Nigeria power generation falls to 3,356MW

Nigeria power generation falls to 3,356MW

Power generation in the country fell to 3,356 megawatts on Thursday less than two days after a new peak of 5,420.30MW was achieved.

The Transmission Company of Nigeria announced on Thursday that the nation’s power industry had achieved yet another all-time national peak of 5,420.30MW.

The TCN, in a statement titled ‘power sector records new improved all-time peak of 5,420.30MW’ said the 5,420.30MW was effectively transmitted through the national grid at a frequency of 50.10Hz at 9:15pm on Tuesday.

But total generation plunged to 3,356.4MW as of 6am on Thursday from 3,877.5MW at the same time on Wednesday, data obtained by one of our correspondents from the Nigerian Electricity System Operator showed.

Eleven out of the nation’s 27 power plants did not generate any megawatts of electricity as of 6am on Thursday, up from 10 the previous day, according to the system operator.

The idle plants were Geregu, Sapele, Alaoji, Olorunsogo II, Omotosho II, Ihovbor, Gbarain, Ibom Power, ASCO, AES and Trans-Amadi.

“The power sector lost an estimated N2.23bn on August 19, 2020 due to constraints from insufficient gas supply, distribution infrastructure and transmission infrastructure,” the Advisory Power Team in the Office of the Vice-President said on Thursday.

The system operator put the national peak demand forecast at 28,290MW, installed generation capacity at 12,910.40MW; available capacity at 7,652.60MW; and transmission wheeling capacity at 8,100MW.


According to the TCN, the generation of 5,420.30MW is the highest ever recorded in the nation’s power sector, surpassing the previous peak of 5,377.80MW recorded on August 1 by 42.50MW.

The new peak generation achieved on August 1 came more than one and a half years after the national grid reached 5,375MW peak generation on February 7, 2019.

The grid has continued to suffer system collapse over the years amid lack of spinning reserve that is meant to forestall such occurrences.

The latest total collapse was recorded on June 2, 2020, according to the system operator.

The TCN said the gradual but steady improvement in electricity delivery in the nation’s power sector was attributable to the interest of the current regime of the President, Major General Muhammadu Buhari (retd.).

“The TCN is committed to working assiduously to further stabilise, rehabilitate and expand the grid and urge Nigerians to lend their support by safeguarding electricity installations nationwide,” it said.

The TCN, which manages the national grid, is still fully owned and operated by the government.

The distribution and generation companies carved out of the defunct Power Holding Company of Nigeria were handed over to private investors on November 1, 2013, following the privatisation of the power sector.



The nation generates most of its electricity from gas-fired power plants, while output from hydropower plants makes up about 30 per cent of the total generation.

● Exercise data:
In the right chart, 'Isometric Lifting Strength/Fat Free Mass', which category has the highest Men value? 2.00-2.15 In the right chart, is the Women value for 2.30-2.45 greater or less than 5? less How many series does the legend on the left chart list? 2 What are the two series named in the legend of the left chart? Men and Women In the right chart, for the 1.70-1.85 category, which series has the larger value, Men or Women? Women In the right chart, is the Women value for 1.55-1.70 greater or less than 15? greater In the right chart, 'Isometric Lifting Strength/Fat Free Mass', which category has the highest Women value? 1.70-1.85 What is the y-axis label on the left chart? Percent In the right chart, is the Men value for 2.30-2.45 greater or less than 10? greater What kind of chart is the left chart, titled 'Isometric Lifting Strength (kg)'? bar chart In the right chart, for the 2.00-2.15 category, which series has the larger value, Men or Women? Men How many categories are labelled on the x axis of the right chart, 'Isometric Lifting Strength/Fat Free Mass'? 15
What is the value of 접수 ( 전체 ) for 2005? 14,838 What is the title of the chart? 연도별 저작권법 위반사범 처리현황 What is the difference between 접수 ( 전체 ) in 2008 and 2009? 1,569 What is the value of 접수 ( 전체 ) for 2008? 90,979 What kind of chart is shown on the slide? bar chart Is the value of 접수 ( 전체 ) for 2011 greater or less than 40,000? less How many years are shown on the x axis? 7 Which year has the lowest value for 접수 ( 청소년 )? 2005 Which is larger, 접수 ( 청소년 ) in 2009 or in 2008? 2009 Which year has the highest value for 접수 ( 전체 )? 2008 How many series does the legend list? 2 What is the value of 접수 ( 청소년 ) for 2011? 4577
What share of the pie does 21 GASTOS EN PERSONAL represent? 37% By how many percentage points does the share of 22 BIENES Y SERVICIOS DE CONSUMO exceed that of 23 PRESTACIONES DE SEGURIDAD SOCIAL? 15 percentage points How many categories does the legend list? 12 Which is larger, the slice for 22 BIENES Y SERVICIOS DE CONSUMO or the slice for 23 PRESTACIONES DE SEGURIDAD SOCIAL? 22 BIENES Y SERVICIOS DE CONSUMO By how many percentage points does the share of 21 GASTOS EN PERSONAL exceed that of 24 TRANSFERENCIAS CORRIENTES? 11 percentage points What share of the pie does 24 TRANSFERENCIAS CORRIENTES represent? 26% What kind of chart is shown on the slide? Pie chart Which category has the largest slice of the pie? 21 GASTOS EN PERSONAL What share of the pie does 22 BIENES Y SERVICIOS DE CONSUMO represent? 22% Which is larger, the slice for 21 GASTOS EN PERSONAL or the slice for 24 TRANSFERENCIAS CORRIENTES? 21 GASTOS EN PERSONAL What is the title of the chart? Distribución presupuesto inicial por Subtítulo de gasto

● Tasks:
a - Copy the passage from the Nigeria power generation article from "The system operator put" to "1 by 42.50MW.".
b - According to the Advisory Power Team in the Nigeria power generation article, what caused the power sector's estimated loss of N2.23bn on August 19, 2020?

● Solutions to each task:
a -
The system operator put the national peak demand forecast at 28,290MW, installed generation capacity at 12,910.40MW; available capacity at 7,652.60MW; and transmission wheeling capacity at 8,100MW.


According to the TCN, the generation of 5,420.30MW is the highest ever recorded in the nation’s power sector, surpassing the previous peak of 5,377.80MW recorded on August 1 by 42.50MW.

b - The loss was due to constraints from insufficient gas supply, distribution infrastructure and transmission infrastructure.